European markets braced for choppy waters and interest rate squalls
The week will get off to a slow start with the region's biggest market, London, closed today.
Earnings will continue to pour in with financials taking centre stage. Swiss bank UBS reports first-quarter results tomorrow, followed by French bank BNP Paribas and insurer AXA on Thursday.
Elsewhere in the banking sector, Norway's largest financial group DnB NOR Sweden's SEB and Danske Bank all report quarterly figures.
Analysts said worries about a growth slowdown in China's economy, combined with tensions in Iraq may drag stocks lower and overshadow good news on the corporate front.
"The corporate picture is looking very good with profits coming through better than expected both in Europe and the US," said Nigel Cobby, managing director at JP Morgan.
"But the uncertainty over Iraq, interest rates and China will continue to sap sentiment," he added.
However, Mr Cobby warned that these fears may be overdone and posed little risk for stock markets in the medium term.
The Chinese economy is likely to remain a "significant global growth engine" particularly for the material and capital goods sector, JP Morgan strategists said, while the US economy remains on track for growth.

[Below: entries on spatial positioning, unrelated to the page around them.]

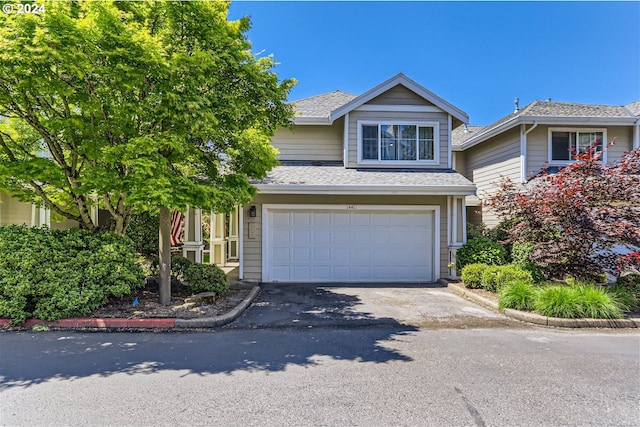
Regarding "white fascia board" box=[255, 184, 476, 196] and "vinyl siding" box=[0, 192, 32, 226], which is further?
"vinyl siding" box=[0, 192, 32, 226]

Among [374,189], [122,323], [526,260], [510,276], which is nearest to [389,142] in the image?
[374,189]

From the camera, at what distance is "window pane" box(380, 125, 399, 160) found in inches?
421

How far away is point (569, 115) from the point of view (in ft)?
36.9

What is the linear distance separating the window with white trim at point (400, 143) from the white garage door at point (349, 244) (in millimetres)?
1845

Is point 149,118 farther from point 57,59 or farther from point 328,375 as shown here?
point 328,375

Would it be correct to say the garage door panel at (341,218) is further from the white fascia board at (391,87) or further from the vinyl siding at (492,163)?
the vinyl siding at (492,163)

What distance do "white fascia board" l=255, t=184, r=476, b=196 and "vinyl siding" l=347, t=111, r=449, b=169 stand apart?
1.58m

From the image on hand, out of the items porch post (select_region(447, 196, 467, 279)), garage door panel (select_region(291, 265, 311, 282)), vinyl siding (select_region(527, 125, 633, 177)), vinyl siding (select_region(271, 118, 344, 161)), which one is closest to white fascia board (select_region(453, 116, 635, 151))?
vinyl siding (select_region(527, 125, 633, 177))

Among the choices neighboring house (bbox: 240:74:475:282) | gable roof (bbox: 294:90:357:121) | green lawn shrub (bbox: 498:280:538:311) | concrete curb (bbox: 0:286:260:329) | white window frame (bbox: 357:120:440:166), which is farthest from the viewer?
gable roof (bbox: 294:90:357:121)

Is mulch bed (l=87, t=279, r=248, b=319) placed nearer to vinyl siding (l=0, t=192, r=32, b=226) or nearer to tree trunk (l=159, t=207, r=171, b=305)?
tree trunk (l=159, t=207, r=171, b=305)

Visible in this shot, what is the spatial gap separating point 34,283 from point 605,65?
1671cm

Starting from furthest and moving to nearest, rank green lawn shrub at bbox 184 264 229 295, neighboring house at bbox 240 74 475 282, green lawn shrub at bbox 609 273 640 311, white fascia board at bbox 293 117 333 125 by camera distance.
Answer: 1. white fascia board at bbox 293 117 333 125
2. neighboring house at bbox 240 74 475 282
3. green lawn shrub at bbox 184 264 229 295
4. green lawn shrub at bbox 609 273 640 311

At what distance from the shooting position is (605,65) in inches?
440

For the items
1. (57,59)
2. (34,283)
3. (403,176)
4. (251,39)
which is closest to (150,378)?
(34,283)
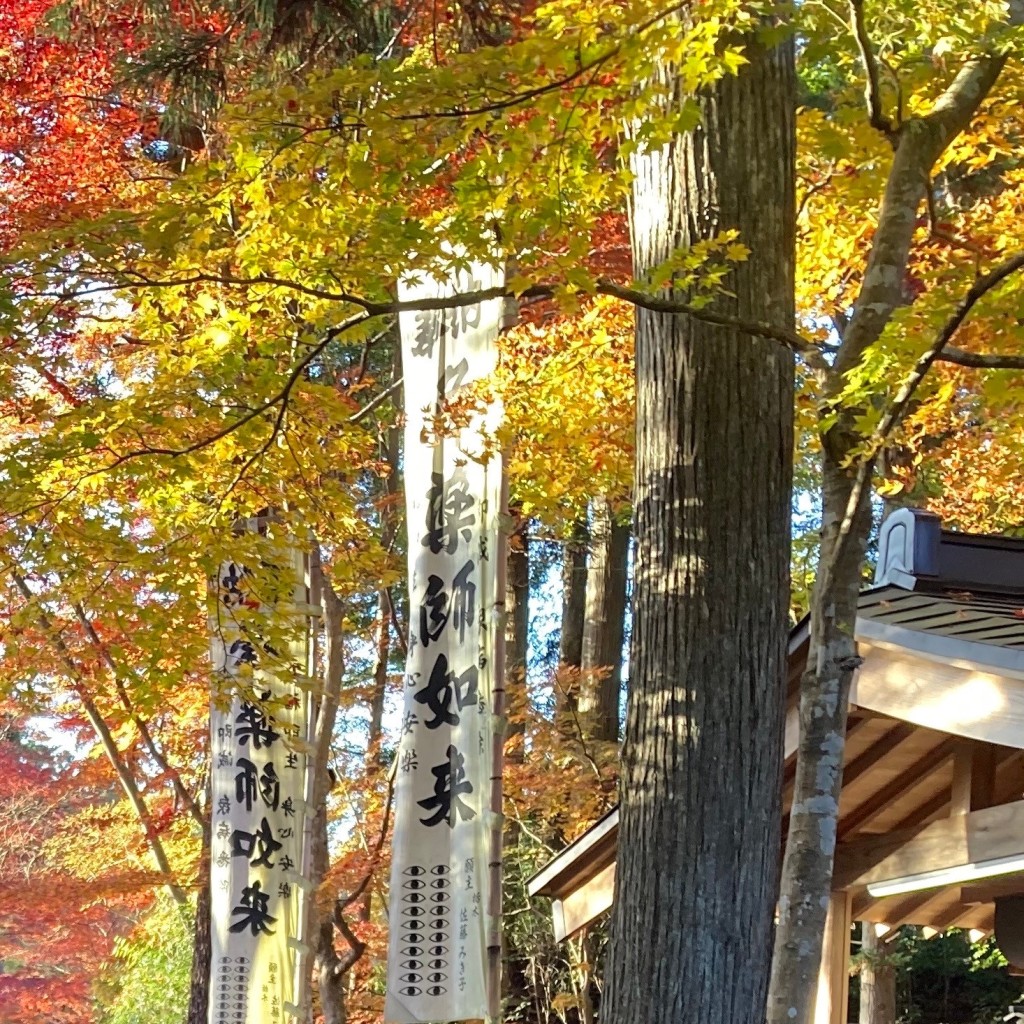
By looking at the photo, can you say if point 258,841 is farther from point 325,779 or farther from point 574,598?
point 574,598

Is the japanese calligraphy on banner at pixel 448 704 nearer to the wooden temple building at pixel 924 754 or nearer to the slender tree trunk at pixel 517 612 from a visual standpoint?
the wooden temple building at pixel 924 754

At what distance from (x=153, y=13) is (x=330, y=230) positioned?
428cm

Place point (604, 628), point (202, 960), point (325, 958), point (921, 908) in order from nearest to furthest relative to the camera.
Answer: point (921, 908) < point (325, 958) < point (202, 960) < point (604, 628)

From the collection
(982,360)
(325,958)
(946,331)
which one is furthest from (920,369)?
(325,958)

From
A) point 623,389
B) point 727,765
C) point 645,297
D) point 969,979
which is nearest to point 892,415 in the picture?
point 645,297

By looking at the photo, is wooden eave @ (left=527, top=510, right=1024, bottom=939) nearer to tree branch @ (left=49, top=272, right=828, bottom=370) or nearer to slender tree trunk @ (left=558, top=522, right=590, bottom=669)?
tree branch @ (left=49, top=272, right=828, bottom=370)

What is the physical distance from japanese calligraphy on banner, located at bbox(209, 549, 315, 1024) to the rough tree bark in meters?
3.75

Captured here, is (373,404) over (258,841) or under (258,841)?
over

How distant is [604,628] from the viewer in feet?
44.9

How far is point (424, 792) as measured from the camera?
561 cm

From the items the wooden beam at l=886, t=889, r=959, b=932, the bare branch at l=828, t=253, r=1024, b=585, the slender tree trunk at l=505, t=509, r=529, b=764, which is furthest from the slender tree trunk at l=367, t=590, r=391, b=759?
the bare branch at l=828, t=253, r=1024, b=585

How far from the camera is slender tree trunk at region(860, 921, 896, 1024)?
1252 centimetres

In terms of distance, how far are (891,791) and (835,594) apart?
118 inches

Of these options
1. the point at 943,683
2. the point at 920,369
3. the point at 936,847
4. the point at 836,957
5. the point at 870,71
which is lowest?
the point at 836,957
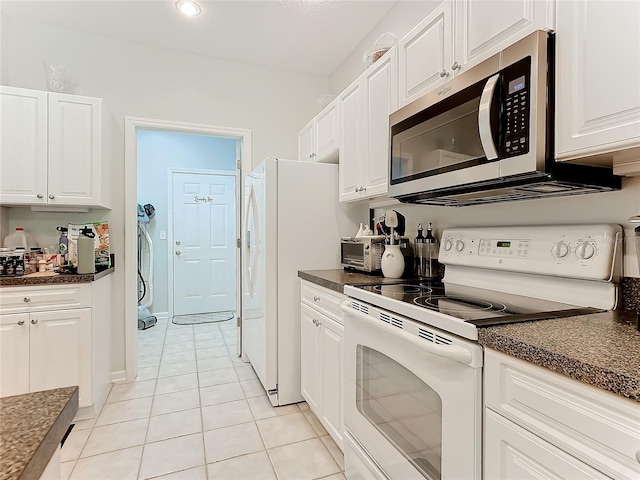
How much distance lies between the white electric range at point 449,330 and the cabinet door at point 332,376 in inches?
5.0

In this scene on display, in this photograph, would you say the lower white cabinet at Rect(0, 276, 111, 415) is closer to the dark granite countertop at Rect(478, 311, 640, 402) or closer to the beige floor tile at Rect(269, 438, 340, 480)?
the beige floor tile at Rect(269, 438, 340, 480)

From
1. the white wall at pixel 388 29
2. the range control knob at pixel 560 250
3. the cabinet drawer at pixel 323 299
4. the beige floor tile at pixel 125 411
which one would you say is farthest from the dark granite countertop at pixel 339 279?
the white wall at pixel 388 29

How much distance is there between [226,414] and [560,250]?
2058 millimetres

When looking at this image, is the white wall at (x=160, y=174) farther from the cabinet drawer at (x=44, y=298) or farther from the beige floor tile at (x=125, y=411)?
the cabinet drawer at (x=44, y=298)

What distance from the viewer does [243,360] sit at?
10.4ft

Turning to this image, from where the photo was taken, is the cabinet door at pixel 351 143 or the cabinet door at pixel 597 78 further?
the cabinet door at pixel 351 143

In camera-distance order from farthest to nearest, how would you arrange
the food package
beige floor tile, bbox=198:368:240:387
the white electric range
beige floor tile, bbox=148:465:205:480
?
beige floor tile, bbox=198:368:240:387
the food package
beige floor tile, bbox=148:465:205:480
the white electric range

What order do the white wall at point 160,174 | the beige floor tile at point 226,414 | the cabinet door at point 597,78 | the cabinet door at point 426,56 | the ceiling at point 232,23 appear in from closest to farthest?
1. the cabinet door at point 597,78
2. the cabinet door at point 426,56
3. the beige floor tile at point 226,414
4. the ceiling at point 232,23
5. the white wall at point 160,174

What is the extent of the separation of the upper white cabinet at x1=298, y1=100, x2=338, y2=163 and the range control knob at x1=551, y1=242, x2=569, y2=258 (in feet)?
5.11

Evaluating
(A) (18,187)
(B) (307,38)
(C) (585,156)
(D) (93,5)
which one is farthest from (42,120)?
(C) (585,156)

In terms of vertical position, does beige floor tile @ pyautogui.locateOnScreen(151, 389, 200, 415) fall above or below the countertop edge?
below

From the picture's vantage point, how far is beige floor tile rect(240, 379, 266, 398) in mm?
2514

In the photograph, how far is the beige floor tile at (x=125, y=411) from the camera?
2193 mm

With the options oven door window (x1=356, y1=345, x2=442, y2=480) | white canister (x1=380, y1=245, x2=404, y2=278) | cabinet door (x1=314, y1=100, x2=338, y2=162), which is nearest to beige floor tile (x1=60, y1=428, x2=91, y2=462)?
oven door window (x1=356, y1=345, x2=442, y2=480)
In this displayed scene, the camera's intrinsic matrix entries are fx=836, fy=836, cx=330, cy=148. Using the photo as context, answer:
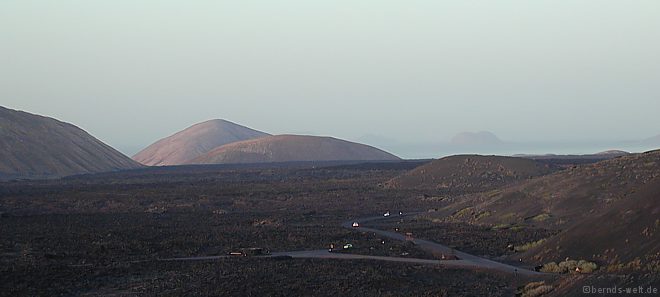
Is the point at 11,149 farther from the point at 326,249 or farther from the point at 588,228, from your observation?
the point at 588,228

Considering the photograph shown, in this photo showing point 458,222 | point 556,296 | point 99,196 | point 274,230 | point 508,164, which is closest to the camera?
point 556,296

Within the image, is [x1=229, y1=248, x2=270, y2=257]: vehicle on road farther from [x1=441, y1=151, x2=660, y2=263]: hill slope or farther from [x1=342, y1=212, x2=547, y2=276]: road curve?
[x1=441, y1=151, x2=660, y2=263]: hill slope

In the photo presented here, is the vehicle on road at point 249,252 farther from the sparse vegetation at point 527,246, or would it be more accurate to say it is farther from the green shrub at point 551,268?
the green shrub at point 551,268

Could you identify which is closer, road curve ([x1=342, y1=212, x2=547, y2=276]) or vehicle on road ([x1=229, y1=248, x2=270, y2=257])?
road curve ([x1=342, y1=212, x2=547, y2=276])

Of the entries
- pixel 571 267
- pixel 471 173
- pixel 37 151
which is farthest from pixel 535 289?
pixel 37 151

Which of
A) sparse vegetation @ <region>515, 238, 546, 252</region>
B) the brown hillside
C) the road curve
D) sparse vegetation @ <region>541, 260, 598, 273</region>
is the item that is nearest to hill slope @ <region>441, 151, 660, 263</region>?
the brown hillside

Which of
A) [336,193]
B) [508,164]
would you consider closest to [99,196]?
[336,193]
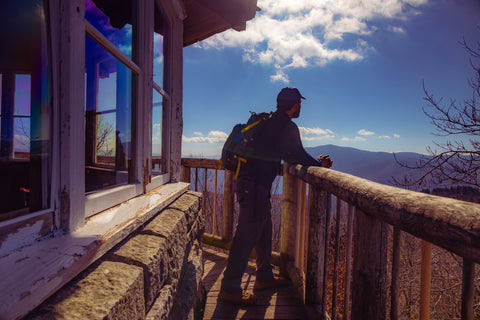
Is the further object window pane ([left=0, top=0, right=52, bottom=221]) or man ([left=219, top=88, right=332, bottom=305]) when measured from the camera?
man ([left=219, top=88, right=332, bottom=305])

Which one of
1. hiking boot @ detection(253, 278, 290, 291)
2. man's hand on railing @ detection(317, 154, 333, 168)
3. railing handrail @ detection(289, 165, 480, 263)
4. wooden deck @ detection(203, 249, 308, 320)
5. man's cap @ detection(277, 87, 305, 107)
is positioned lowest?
wooden deck @ detection(203, 249, 308, 320)

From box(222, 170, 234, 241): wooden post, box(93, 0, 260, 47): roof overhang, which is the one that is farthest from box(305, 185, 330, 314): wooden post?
box(93, 0, 260, 47): roof overhang

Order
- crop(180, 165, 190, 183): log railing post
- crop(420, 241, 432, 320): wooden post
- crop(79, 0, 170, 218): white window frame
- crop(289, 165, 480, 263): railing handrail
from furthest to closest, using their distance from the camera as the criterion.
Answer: crop(180, 165, 190, 183): log railing post, crop(79, 0, 170, 218): white window frame, crop(420, 241, 432, 320): wooden post, crop(289, 165, 480, 263): railing handrail

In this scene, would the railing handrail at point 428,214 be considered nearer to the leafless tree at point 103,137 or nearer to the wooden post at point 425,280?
the wooden post at point 425,280

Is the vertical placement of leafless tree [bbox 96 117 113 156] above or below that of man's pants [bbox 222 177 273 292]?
above

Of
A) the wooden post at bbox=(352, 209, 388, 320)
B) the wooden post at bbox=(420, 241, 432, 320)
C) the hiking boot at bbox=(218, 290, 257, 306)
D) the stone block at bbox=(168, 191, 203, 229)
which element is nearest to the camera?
the wooden post at bbox=(420, 241, 432, 320)

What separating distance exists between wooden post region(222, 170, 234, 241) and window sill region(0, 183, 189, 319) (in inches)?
92.7

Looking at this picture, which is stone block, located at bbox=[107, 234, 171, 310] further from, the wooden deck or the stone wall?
the wooden deck

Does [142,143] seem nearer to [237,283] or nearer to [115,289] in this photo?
[115,289]

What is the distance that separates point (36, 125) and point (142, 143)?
75 centimetres

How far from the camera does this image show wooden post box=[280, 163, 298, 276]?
2.70 meters

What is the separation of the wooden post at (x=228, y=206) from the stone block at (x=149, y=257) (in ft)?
7.49

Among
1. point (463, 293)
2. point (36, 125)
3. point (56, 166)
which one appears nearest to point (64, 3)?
point (36, 125)

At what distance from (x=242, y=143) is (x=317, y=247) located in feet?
3.20
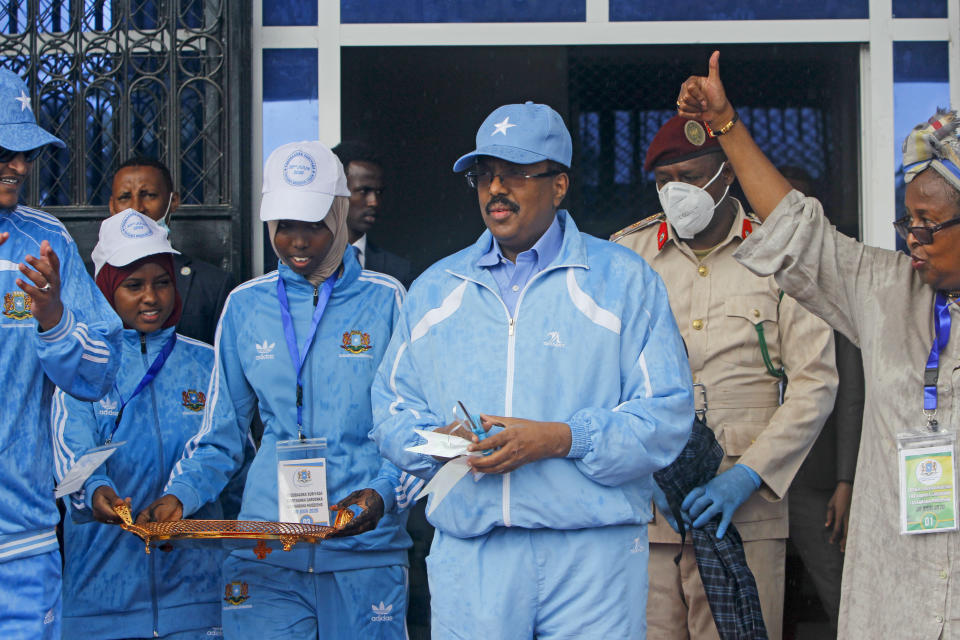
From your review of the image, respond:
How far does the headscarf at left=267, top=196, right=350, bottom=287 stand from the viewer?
4.19 meters

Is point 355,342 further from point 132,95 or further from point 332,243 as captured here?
point 132,95

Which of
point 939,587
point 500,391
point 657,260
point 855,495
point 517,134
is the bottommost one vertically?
point 939,587

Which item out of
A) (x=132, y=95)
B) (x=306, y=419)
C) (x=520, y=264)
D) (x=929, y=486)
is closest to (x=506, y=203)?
(x=520, y=264)

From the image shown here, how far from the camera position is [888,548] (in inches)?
121

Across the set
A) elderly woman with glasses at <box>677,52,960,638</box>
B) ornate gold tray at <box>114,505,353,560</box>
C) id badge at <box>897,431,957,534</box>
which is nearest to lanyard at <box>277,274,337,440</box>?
ornate gold tray at <box>114,505,353,560</box>

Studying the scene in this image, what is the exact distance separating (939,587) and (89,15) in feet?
14.6

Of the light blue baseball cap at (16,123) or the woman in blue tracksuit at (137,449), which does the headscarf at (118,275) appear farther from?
the light blue baseball cap at (16,123)

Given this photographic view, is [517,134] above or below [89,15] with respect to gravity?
below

Investors will remain nervous ahead of key interest rate decisions from the Federal Reserve tomorrow, followed by the Bank of England and European Central Bank on Thursday.
Many economists on Wall Street believe the Federal Reserve will start raising interest rates this summer, but no change is expected in May.
The Bank of England, however, is expected to raise borrowing costs to 4.25% because consumer demand still shows no signs of slowing down. The ECB is expected to keep rates at 2%.
The old adage "sell in May and go away" may add further pressure. Most of the year's stock market gains typically come between November and April, while other asset classes including cash offer better returns from May to October.